Inconclusive as a whole.  However – results appear to have strong evidence of providing an answer.  So far though, yes, I do believe that distracting yourself allows your subconscious to take over.   I also believe that with all the variations, answer will never be conclusive, but rather flexible in terms of outcomes.  This however – remains inconclusive due to improper procedures during half of the procedure.

Variations:

Depending on the conclusion, if successful – what can contribute? What are possible variation’s that could change the outcome?

  • Types of music – music I hate, music I’ve never heard of, slow music, active music …
  • Moods – good mood, bad mood, what about faking moods?
  • What else could change?

Readers note:

No, I’m not an idiot.  I only managed to turn something well known and used for years, as an experiment to motivate me to do dishes.  It’s just amazing what you can learn about yourself, simply by asking simple questions.  Chris does the same thing when he walks to work.  Puts on headphones, listens to music, and just go on his journey.
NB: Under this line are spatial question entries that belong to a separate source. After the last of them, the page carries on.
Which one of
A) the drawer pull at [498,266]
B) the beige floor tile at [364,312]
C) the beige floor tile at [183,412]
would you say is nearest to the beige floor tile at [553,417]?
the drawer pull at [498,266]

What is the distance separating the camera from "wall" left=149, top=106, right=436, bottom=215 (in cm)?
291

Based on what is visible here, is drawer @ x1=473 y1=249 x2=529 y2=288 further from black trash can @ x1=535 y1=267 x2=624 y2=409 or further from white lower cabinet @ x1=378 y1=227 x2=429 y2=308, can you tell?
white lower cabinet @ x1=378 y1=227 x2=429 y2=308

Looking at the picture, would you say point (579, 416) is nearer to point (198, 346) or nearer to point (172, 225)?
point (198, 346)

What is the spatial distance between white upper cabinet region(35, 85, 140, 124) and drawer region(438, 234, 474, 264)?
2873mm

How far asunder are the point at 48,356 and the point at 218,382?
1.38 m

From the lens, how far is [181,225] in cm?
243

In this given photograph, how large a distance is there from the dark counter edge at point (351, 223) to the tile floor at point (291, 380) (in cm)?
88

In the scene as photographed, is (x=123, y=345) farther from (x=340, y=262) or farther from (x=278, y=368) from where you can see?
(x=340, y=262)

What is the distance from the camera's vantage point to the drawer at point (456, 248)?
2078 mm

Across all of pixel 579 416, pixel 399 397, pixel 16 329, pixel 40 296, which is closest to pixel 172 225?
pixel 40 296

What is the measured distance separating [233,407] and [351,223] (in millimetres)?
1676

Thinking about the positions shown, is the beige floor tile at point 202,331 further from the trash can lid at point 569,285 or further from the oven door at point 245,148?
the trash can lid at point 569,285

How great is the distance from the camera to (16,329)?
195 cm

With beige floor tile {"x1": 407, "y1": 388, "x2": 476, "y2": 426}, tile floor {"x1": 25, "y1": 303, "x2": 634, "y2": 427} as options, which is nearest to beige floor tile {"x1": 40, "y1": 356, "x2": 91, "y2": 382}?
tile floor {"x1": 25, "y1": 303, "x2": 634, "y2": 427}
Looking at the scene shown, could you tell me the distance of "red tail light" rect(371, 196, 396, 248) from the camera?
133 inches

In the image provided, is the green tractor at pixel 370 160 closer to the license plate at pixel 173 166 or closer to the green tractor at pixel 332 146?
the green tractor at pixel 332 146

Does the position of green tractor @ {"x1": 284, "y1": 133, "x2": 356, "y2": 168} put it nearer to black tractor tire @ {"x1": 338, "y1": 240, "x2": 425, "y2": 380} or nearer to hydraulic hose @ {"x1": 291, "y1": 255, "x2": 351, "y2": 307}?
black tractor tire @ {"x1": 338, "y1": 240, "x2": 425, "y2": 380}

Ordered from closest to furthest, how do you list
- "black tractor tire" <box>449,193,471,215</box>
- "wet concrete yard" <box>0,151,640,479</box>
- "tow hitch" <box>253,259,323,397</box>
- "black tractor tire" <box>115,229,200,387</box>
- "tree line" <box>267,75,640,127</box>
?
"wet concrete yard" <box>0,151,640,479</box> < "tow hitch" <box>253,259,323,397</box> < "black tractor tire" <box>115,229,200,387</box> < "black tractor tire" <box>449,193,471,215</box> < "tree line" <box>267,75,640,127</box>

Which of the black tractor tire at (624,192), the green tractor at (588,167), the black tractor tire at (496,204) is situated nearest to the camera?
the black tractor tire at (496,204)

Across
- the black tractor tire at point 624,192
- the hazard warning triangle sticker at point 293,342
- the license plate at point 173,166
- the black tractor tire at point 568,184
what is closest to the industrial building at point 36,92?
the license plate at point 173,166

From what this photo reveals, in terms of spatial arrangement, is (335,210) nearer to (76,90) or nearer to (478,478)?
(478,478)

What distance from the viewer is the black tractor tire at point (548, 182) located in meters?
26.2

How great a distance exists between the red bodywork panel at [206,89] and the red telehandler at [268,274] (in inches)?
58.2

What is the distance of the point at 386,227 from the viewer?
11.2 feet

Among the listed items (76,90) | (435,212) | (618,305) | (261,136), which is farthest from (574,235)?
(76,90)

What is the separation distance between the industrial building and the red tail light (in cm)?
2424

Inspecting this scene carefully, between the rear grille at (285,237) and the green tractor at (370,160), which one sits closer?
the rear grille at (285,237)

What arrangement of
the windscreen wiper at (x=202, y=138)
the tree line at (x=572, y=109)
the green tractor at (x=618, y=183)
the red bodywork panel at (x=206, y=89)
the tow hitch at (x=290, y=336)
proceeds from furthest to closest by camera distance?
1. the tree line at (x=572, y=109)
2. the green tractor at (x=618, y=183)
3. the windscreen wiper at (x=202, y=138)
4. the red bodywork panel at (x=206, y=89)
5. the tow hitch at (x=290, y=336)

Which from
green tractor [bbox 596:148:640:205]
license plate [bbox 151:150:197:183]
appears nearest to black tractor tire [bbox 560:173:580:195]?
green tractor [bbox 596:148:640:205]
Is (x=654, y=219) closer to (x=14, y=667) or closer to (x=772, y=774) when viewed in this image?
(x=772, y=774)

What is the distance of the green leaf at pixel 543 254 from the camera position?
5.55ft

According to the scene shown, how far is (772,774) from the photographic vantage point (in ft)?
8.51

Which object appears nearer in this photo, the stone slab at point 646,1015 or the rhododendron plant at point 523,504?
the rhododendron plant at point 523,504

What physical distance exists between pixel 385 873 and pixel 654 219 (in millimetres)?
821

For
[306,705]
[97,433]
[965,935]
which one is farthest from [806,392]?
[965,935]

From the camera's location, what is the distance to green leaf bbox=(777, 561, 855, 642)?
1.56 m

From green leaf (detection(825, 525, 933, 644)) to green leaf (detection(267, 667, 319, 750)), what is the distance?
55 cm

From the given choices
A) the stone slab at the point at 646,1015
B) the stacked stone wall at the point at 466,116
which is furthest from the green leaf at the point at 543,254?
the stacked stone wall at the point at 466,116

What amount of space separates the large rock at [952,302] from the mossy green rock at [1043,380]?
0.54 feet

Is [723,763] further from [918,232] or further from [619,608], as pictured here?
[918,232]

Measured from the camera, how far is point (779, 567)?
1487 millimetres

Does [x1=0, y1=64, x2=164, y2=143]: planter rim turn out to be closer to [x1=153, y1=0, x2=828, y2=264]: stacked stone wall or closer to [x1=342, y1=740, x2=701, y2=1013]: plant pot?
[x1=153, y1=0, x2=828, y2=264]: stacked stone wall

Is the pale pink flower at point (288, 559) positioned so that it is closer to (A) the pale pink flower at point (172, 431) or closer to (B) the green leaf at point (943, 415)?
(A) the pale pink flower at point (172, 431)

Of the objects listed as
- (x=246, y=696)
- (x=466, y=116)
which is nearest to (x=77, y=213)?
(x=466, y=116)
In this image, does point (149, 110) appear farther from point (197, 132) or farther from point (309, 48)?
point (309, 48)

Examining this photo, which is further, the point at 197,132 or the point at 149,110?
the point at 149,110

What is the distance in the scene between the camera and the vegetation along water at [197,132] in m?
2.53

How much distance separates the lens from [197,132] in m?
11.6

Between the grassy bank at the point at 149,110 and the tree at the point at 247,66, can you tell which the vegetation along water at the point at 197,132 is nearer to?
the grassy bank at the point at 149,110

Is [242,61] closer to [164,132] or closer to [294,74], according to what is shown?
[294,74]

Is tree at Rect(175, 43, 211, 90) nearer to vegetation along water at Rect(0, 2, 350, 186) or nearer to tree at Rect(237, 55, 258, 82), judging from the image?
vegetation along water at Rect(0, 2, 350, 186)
This is not a new concept to me in the least.  In fact, I usually have music in the background when I’m doing chores.  This really wasn’t about that though.  The actual question I asked was “Why does this work?”  Sometimes, working backwards is the best way of getting your answer.

I’m not doing this to go “lawl, I’m so smoark:”.  I’m merely adjusting my glasses and testing the waters.

By figuring out how I can improve myself – I’m also figuring out how things can piece together.  It’s also why this is voided for the use of weed.  It tainted the data.

This experiment was also a form of art, I guess you could say.  I took a complex idea – the idea of making yourself go in autopilot – without hypnosis or any other form of pseudoscience – and gave it a simple process of how your life relates to that.  I broke it down into parts, so that I could basically slow down time, and watch the process from different angles.  I also found that people have a hard time understanding a concept when they feel it doesn’t apply to everyday life.  To me, nothing is as beautiful as expressing a new concept, in a way that people can understand.  I’m breaking down ‘logic’ in other words.

I also know that people are going to look at this in one of two ways:

  • They’ll understand the thought process, and get it or
  • I’m an idiot, and this is bullshit

I honestly don’t care what you think.